[Task prompt]
Among the entries below, how many lines hold "name"? Reply with the number only.

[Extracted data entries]
+--
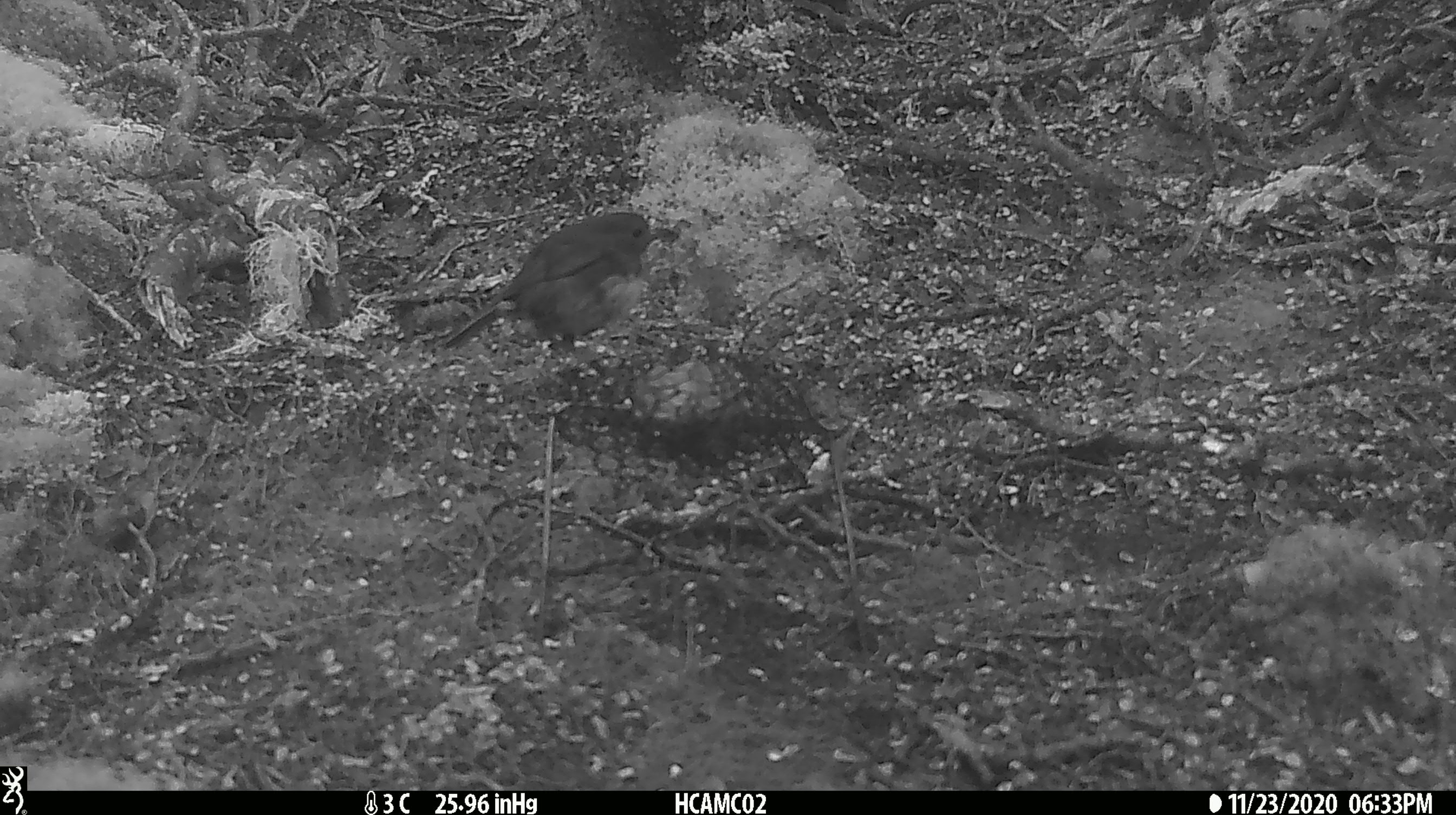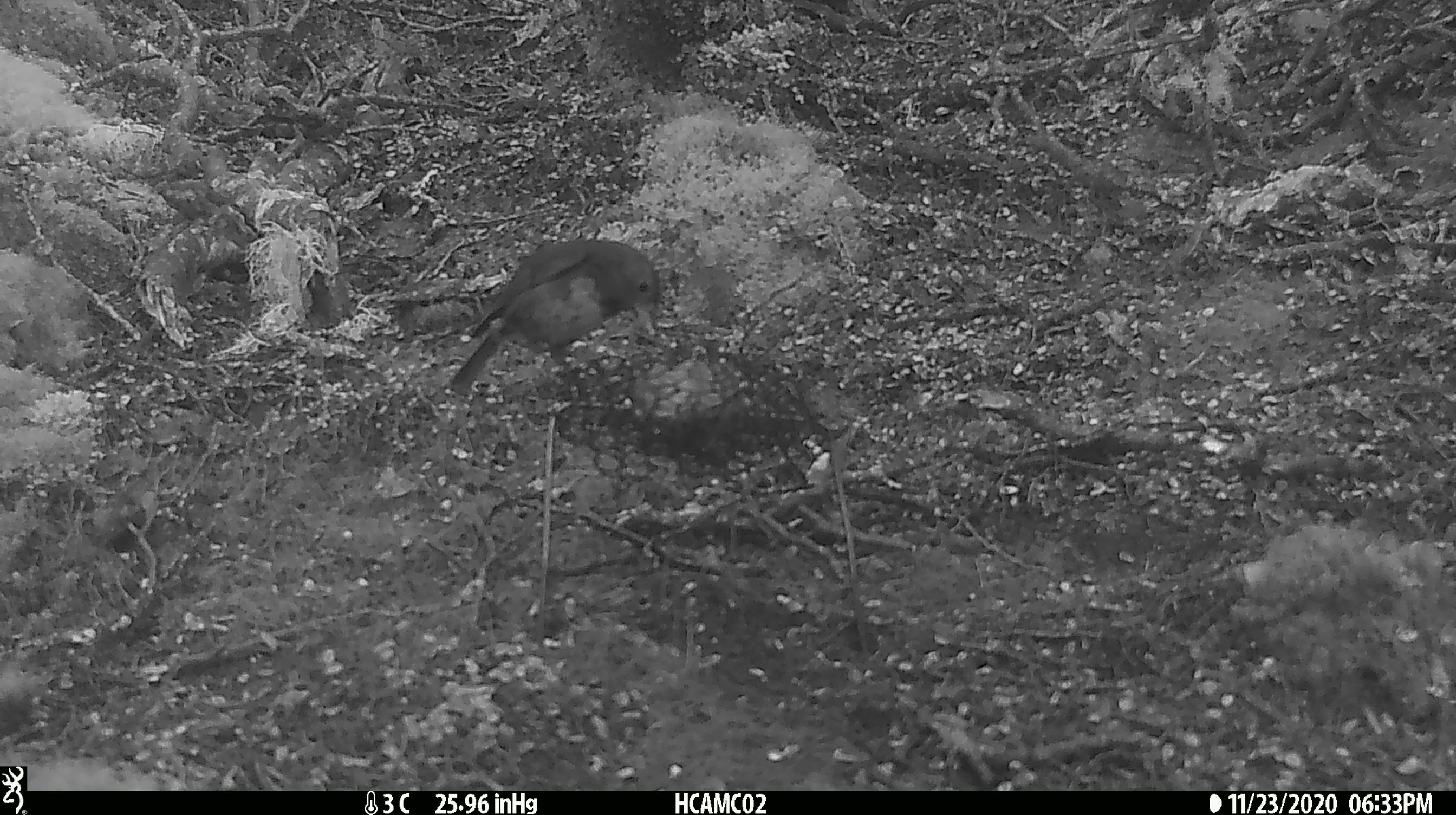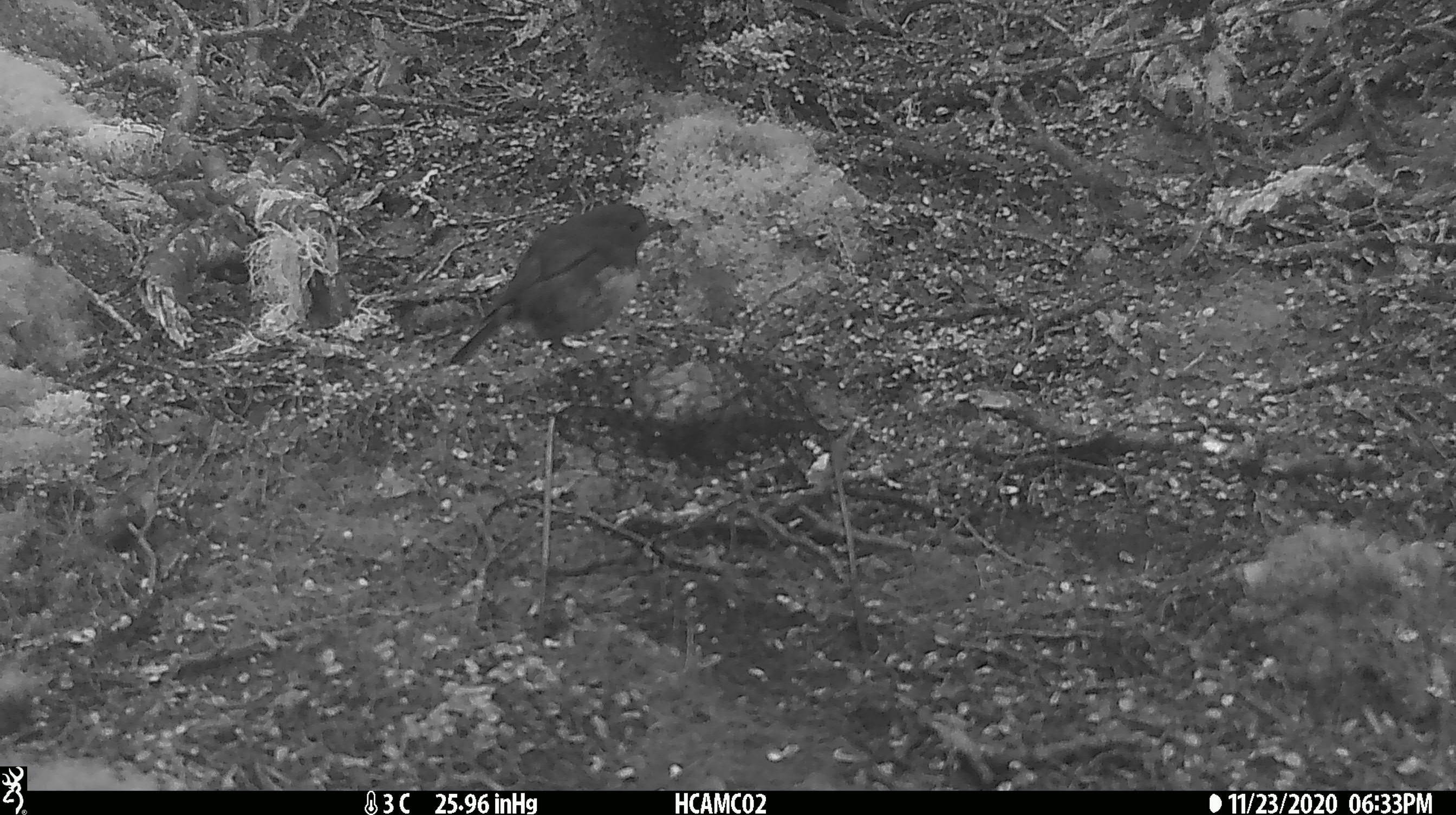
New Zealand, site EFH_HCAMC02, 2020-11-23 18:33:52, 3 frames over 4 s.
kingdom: Animalia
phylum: Chordata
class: Aves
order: Passeriformes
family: Petroicidae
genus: Petroica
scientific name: Petroica australis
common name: new zealand robin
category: robin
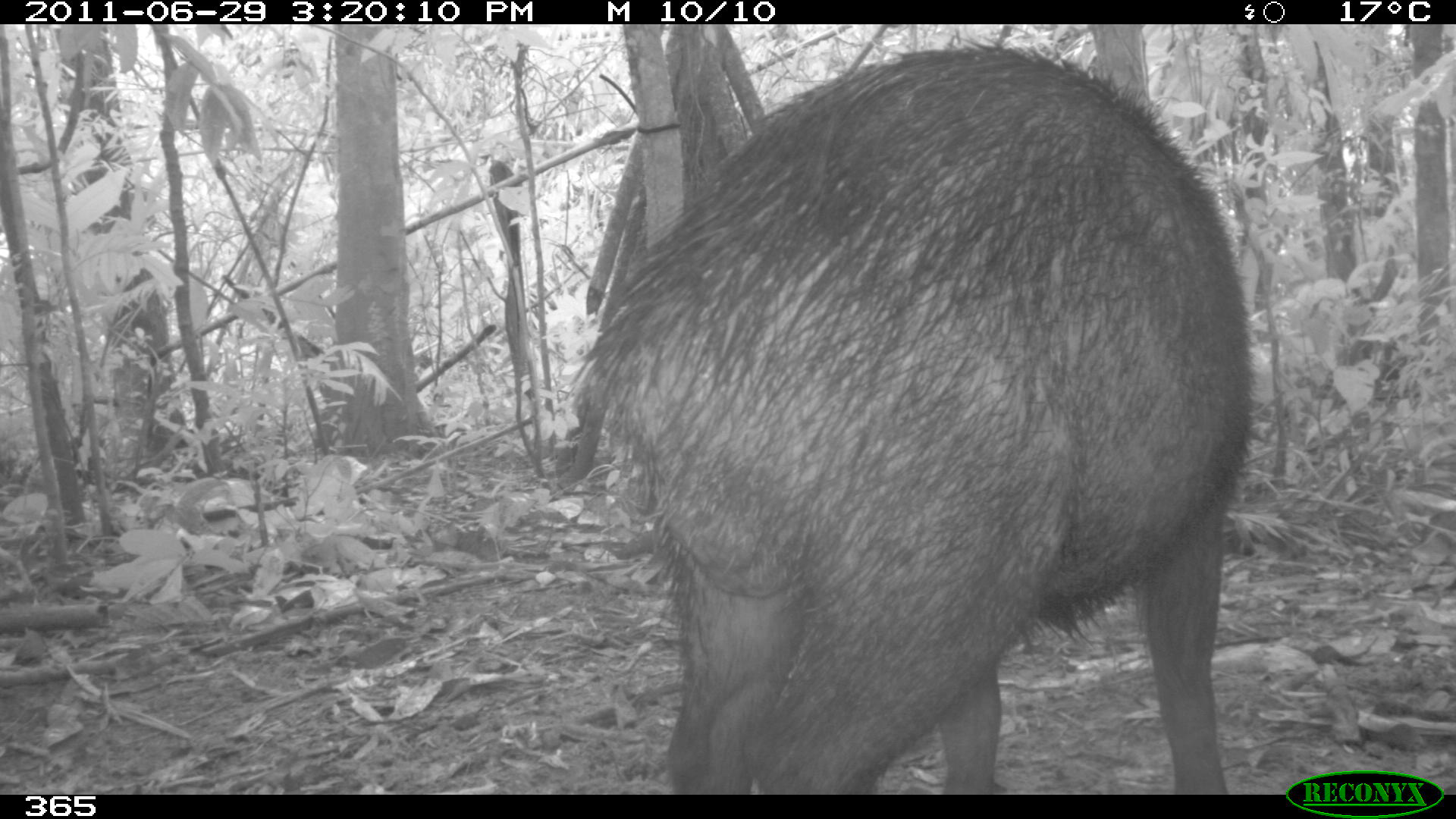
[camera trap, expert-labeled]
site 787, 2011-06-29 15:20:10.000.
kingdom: Animalia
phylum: Chordata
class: Mammalia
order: Artiodactyla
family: Tayassuidae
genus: Tayassu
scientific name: Tayassu pecari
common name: white-lipped peccary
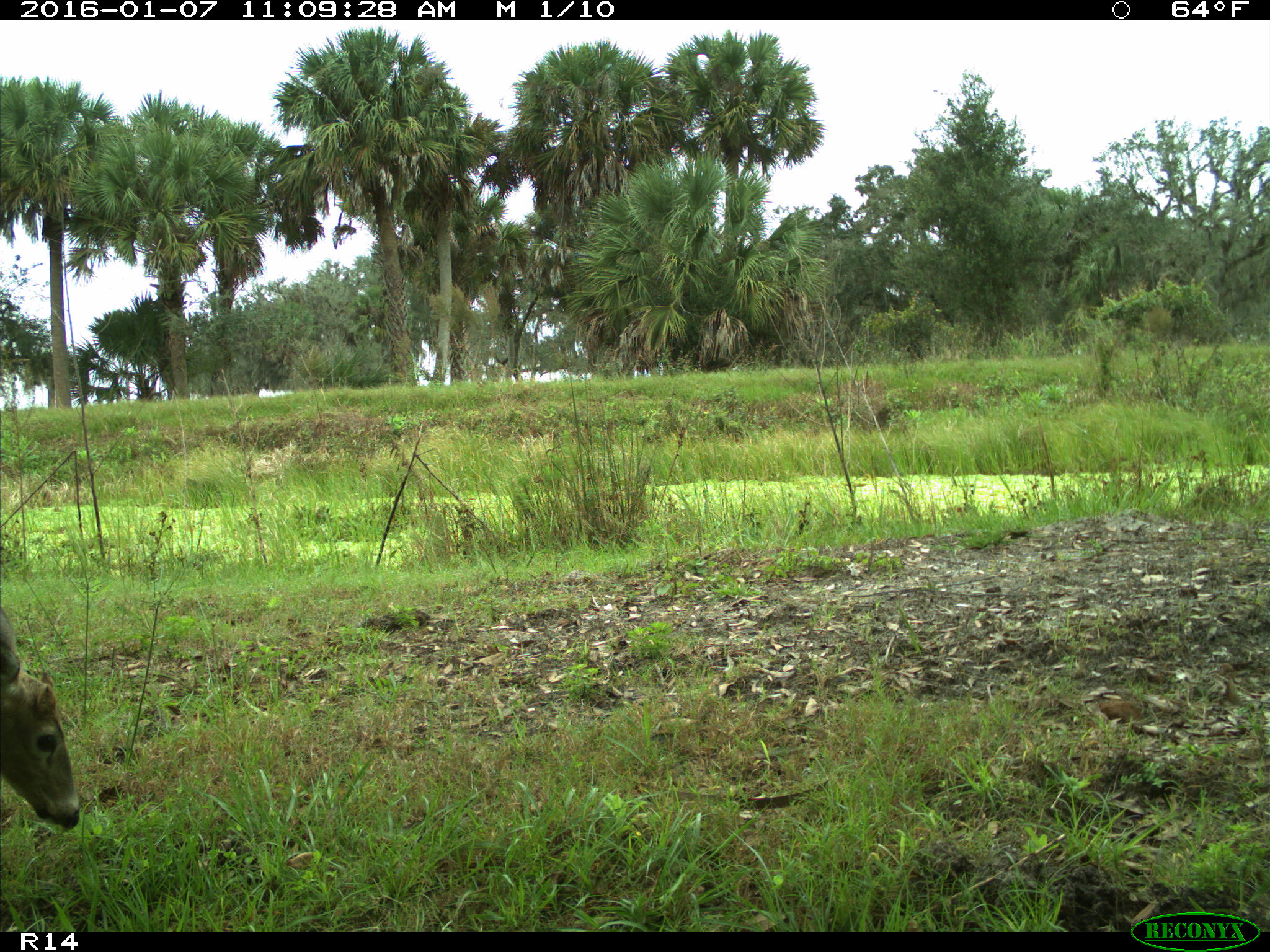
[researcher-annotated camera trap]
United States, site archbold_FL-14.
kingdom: Animalia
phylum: Chordata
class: Mammalia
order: Artiodactyla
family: Cervidae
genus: Odocoileus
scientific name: Odocoileus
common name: deer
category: unidentified deer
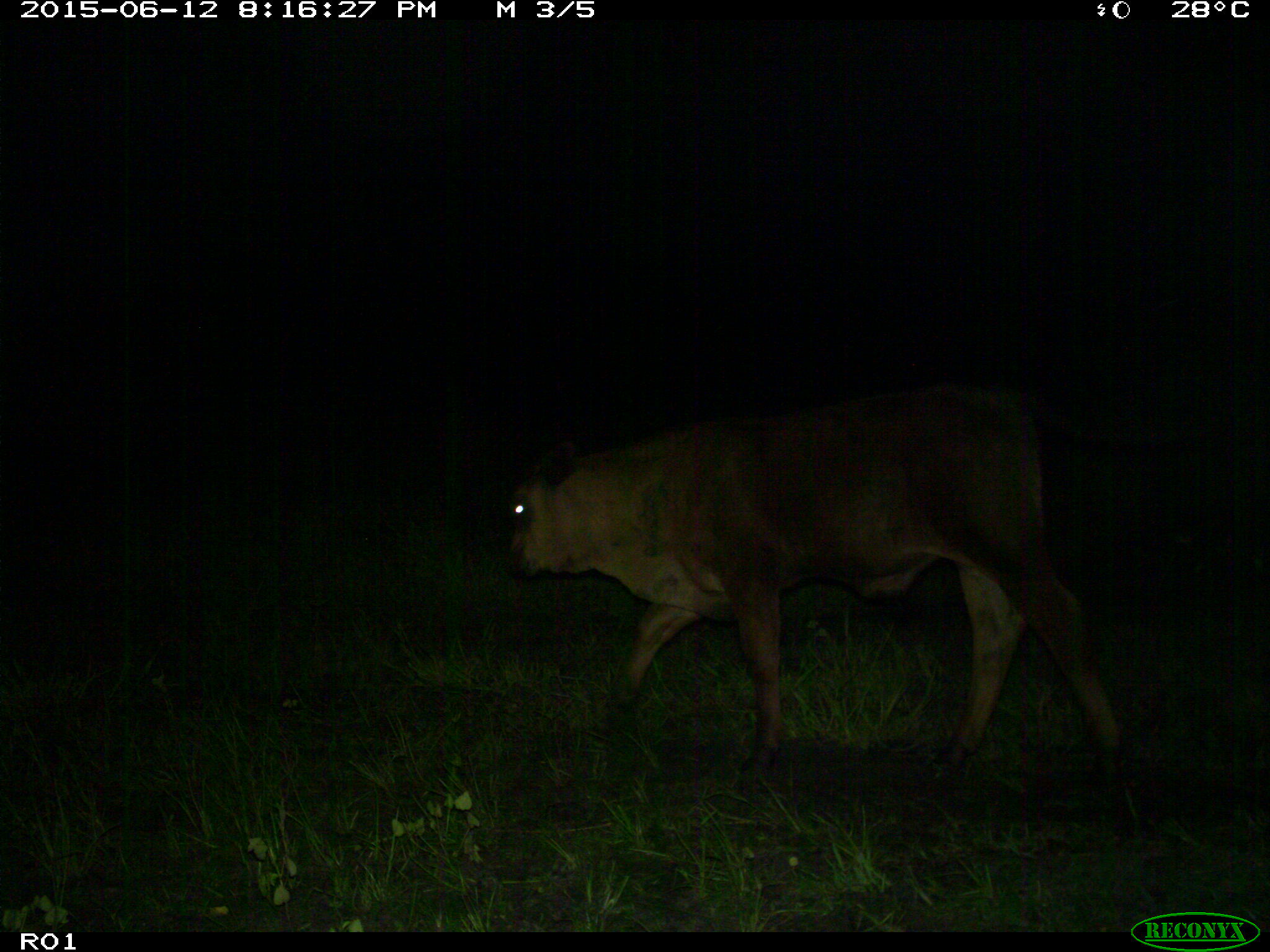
+--
[Task output]
6